Turning Point USA and its activist wing, Turning Point Action, filed a federal lawsuit against Mayes on Feb. 21 to squash a warrant for “all data” from four of Bowyer’s email accounts, all of which are hosted by Google. The warrant specifically demands emails, chat logs, geolocation data and Google Drive files from November 2020 through January 2021. A Maricopa County Superior Court judge signed off on the warrant on Nov. 6 of last year.
Phoenix New Times requested a comment from Turning Point’s lawyer, right-wing attorney Dennis Wilenchik, and also attempted to reach Bowyer at three of the email addresses listed in the warrant. (The fourth was redacted.) They have not responded. A spokesperson for Mayes’ office declined to comment on the lawsuit.
A grand jury indicted Bowyer and 10 other “fake electors” in April 2024. After Joe Biden defeated Donald Trump in the 2020 election, Bowyer and the others signed a document declaring themselves “the duly elected and qualified electors for President and Vice President of the United States of America.” They now face a litany of charges, including six counts of forgery and one count each of conspiracy, fraudulent schemes and artifices, and fraudulent schemes and practices.
Turning Point’s lawsuit attempts to draw a distinction between Bowyer’s actions as a fake elector and his actions as the former chief operating officer at Turning Point USA and the current COO of Turning Point Action. The suit admits that Bowyer “served as one of the ‘Republican electors’” in 2020 but notes that “he did so in connection with his role with the Arizonan Republican Party.” By contrast, the suit says, “Turning Point is not alleged to have been — and was not — involved” in the fake electors plot.
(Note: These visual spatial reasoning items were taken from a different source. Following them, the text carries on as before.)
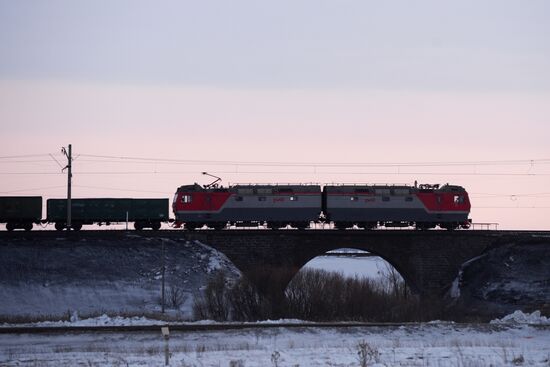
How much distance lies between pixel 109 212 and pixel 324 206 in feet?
56.3

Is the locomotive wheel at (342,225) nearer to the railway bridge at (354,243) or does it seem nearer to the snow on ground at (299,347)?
the railway bridge at (354,243)

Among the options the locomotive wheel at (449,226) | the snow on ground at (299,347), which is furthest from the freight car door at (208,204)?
the snow on ground at (299,347)

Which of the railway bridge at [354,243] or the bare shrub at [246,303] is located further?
the railway bridge at [354,243]

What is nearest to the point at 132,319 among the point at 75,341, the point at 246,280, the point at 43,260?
the point at 75,341

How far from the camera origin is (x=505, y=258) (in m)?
59.6

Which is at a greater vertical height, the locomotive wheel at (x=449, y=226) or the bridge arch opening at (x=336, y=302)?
the locomotive wheel at (x=449, y=226)

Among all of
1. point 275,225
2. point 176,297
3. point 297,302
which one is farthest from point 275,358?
point 275,225

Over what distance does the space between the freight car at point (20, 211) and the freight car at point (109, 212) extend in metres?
1.10

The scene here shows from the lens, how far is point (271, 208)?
63.0m

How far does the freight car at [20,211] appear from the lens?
2516 inches

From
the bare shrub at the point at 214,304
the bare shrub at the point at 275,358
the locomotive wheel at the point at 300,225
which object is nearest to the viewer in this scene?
the bare shrub at the point at 275,358

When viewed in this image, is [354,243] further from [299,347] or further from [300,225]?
[299,347]

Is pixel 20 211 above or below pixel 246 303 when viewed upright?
above

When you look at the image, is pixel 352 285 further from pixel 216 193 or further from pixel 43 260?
pixel 43 260
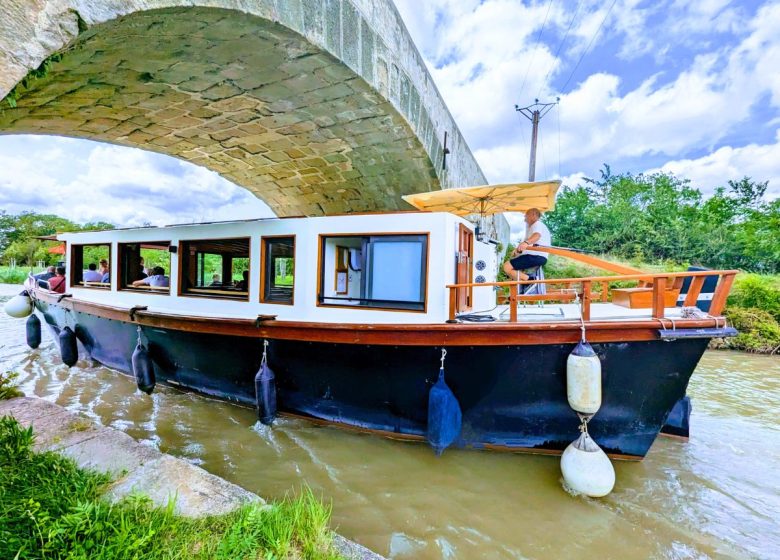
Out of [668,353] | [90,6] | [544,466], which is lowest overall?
[544,466]

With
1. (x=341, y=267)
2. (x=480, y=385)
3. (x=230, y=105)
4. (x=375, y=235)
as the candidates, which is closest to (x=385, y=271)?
Result: (x=375, y=235)

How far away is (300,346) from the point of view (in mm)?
4102

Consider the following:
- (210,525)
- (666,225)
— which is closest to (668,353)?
(210,525)

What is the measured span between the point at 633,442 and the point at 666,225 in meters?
20.1

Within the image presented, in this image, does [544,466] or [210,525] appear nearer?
[210,525]

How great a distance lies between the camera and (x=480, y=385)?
3453 millimetres

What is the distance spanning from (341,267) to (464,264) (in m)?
1.45

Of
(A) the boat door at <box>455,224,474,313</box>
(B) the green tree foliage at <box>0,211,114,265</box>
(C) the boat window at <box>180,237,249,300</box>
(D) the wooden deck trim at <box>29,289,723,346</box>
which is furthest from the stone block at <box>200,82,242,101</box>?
(B) the green tree foliage at <box>0,211,114,265</box>

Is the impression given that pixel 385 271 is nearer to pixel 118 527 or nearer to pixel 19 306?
pixel 118 527

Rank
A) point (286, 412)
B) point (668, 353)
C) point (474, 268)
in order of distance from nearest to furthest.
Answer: point (668, 353) → point (286, 412) → point (474, 268)

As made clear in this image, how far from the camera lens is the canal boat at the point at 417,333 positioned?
312 centimetres

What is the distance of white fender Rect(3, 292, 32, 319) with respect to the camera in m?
8.71

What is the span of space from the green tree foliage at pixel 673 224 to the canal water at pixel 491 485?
15.5 metres

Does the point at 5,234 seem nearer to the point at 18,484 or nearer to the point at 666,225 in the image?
the point at 18,484
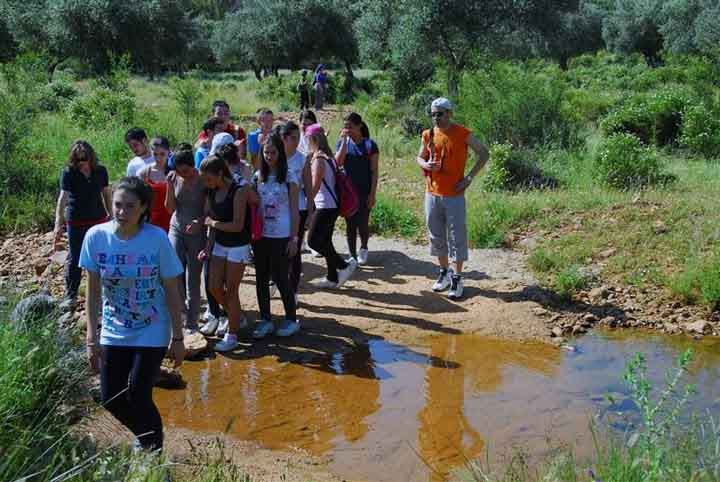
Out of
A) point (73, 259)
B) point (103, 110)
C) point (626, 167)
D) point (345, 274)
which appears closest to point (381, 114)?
point (103, 110)

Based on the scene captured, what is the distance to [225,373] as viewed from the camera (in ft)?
21.2

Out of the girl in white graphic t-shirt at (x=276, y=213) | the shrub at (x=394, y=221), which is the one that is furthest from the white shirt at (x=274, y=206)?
the shrub at (x=394, y=221)

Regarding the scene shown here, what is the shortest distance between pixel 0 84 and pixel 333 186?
12.7 m

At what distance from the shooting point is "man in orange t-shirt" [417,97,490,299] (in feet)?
24.7

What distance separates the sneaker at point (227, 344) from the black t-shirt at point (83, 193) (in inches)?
62.7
The Washington Post reported that Turning Point Action “arranged for seven buses to take 350 activists from several states to D.C. for the Jan. 6, 2021, rally near the White House.” A spokesperson for Turning Point said the group’s Jan. 6 involvement was limited to Trump’s speech.

A judge granted Arizona Attorney General Kris Mayes a warrant to obtain three months' worth of Tyler Bowyer's emails.
Kevin Hurley
Fourth Amendment violation?
Allowing Mayes to rifle through three months' worth of Bowyer's data, the suit says, would violate his Fourth Amendment rights against unreasonable search and seizure. The suit argues that the emails were used “to engage in confidential and privileged communications with Turning Point’s lawyers and communications with and about Turning Point’s donors (some of whom are not subject to public disclosure requirements).” Executing the warrant would also expose Turning Points financial information, operations and “social welfare advocacy and political strategy.”Of course, determining whether Bowyer used his two Turning Point emails to discuss or plan the fake electors scheme is the purpose of the warrant. Though the lawsuit attempts to sidestep the merits of the fake electors case — “Turning Point recognizes that the justice of that indictment is the question for another day and another forum,” it reads — it also dismisses Mayes’ interest in Bowyer’s emails as politically driven.
“Mayes is an Arizona state public official and politician whose antipathy towards the actions of President Trump and his administration to return the country to fiscal responsibility and limited government is well-documented,” the lawsuit reads.
The lawsuit cites a YouTube video related to Trump’s second term, though Trump was not indicted in the fake electors scheme. The warrant for Bowyer’s data was also granted months before Trump took office for his second term and before Mayes’ office filed a series of lawsuits against his administration.
Turning Point’s suit asks a federal judge to declare the warrant unlawful, in part because more than five days have passed since it was issued. (Though it’s not clear that the warrant hasn’t already been executed.) In lieu of that, the suit asks a judge to require both sides to establish a process for reviewing the files in question to determine probable cause and to weed out material protected by attorney-client privilege.